The creators of one a parody of Gotye’s hit single “Somebody That I Used To Know,” which was slightly critical of the expectations Barack Obama set when he ran in 2008 but failed to meet as president, appeared on CNN for what they surely thought was going to be a pleasant moment in the spotlight. But after they were interrogated about how they would have governed differently from the President, why they didn’t vote in 2008, whether their mild criticisms were even appropriate and who they planned to vote for in this cycle, the video’s creators knew just how wrong they were.
CNN anchor Alina Cho introduced the creators of the parody video, “The Obama That I Used To Know,” and played a clip from that video:
The parody is clearly a mild critique of the President and focuses on the well-worn theme that Obama’s supporters, once buoyed by the ’08 campaign’s slogans of hope and change, are now somewhat deflated after four years of governance.
Instead of doing a fluff interview with the comedic video’s creators, Cho became possessed by the spirit of Edward R. Murrow and opted to perform some hard-hitting journalism.
“Alright, it gets a laugh, but in all seriousness can you even articulate what you two would have done with Guantanamo,” Cho asked the recent college graduates. “What would you have done?”
“That’s a tricky issue,” replied NewJust Productions co-founder and video star Justin Monticello. “Our general sense with this was that when he won there was going to be this, kind of, a watershed moment. And that he was promising to return us to, you know, the American values without having to sacrifice theme for security.”
“We had so much hope for what he could do for America and the world, and maybe those were unrealistic expectations.” Said production company co-founder Ryan Newbrough.
Beginning to sense that his audience’s hostility, Newbrough added that his amusing parody video “might not be a fair critique.”
“I understand that both of you supported Obama in 2008, and yet neither of you voted in that election,” Cho inquired. “Some people might say the better way to let your voice be heard, with all due respect, is to cast your ballot.”
…Silence. The pair sat dumbfounded. Their stunned faces broadcast the response they certainly wished they could deliver: ‘did you not get the point of this video? It’s a satire. A light hearted romp through the meadows of comedy. Are you seriously attempting to divine our political values here? Are you trying to shame us on live television in order to discredit a parody?’

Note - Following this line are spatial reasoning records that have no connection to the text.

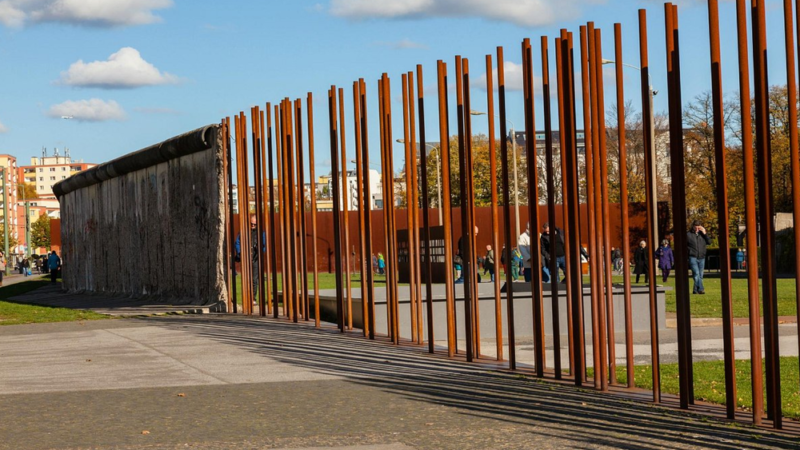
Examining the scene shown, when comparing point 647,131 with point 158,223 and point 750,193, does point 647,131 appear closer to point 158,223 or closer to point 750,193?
point 750,193

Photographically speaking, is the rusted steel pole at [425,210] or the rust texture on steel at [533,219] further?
the rusted steel pole at [425,210]

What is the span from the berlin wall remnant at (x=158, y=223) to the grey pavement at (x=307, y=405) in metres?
5.72

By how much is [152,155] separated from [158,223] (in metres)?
1.24

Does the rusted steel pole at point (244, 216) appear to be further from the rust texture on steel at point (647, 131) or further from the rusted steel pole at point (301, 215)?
the rust texture on steel at point (647, 131)

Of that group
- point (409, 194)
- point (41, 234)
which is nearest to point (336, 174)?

But, sadly, the pair did not offer an incensed response to Cho’s inquisition. Perhaps shocked or perhaps just extremely polite, they offered a serious answer to Cho’s not very serious line of questioning. They said both were living out of state and they were college students in 2008 who, like most college students, are not especially reliable voters. They explained, however, that they were enthusiastic supporters of Obama and what he represented in 2008.
“So, are you planning to vote this time and are you going to support Mitt Romney,” Cho harangued.
“We’ll definitely vote this time,” replied Newbrough. “I think both of us are undecided.”
Maybe after this escapade, they’re slightly less “undecided” today.
Rarely do you see such an enthusiastic evaluation of a light-hearted attempt at comedy. But this is an election year and everything that can be interpreted as a canary in the coal mine of political opinion is thoroughly examined and, if threatening, aggressively attacked. Apparently, there is no room for mockery when the stakes are this high, even in YouTube sendup videos.